The optimal cutoff values of body mass index and waist circumference from the present study were lower than previous guidelines of the WHO [6] and the National Cholesterol Educational Program (NCEP) [27]. Our results showed that body mass indices of more than 24.3 kg/m2 among men and 23.4 kg/m2 among women were associated with the presence of metabolic abnormalities, while the WHO recommended that obesity in Asian populations be defined as a body mass index of 25 kg/m2 or higher [6]. We obtained waist circumference cutoffs of 84.4 cm for men and 77.0 cm for women, and these results are lower than the NCEP guidelines for metabolic syndrome, which defined obesity as a waist circumference of more than 90 cm for men and 80 cm for women [9]. We suggested that a lower cutoff abdominal obesity index could discriminate metabolic dysfunction in Asians. A previous prospective cohort study in Korea also described that lower waist circumference (80 cm for men and 78 cm for women) had a better performance to predict the development of metabolic abnormalities than the NCEP guidelines [27].
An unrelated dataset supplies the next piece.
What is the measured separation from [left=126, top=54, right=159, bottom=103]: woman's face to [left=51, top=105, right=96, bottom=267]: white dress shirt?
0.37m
This study had several limitations. First, there is an inherent limitation of temporality in the cross-sectional design. However, our results are similar to the results from prospective studies in Korea [20, 26], and we suggest that the theoretical effect of the temporality of our results is not strong. Second, it is difficult to generalize these results to young people. The study participants consisted of Koreans aged 40 to 60 years who regularly attended health screening examinations; therefore, the cutoff values derived from the current study may be relevant to the middle-aged Korean population only.

Conclusions

The waist-to-height ratio is the best index to discriminate metabolic abnormalities among middle-aged Koreans. The optimal cutoff of obesity indices of body mass index and waist to circumference is lower than the recommendations from the WHO and NCEP. Based on these findings, to determine obesity-related health problems in Koreans, it would be appropriate to use indices for abdominal obesity rather than general obesity and to consider a lower level of body mass index and waist circumference than the current guidelines. We hope that these results will improve the guidelines for screening populations at high risk for cardiometabolic diseases via appropriate recommendations for obesity in Korea.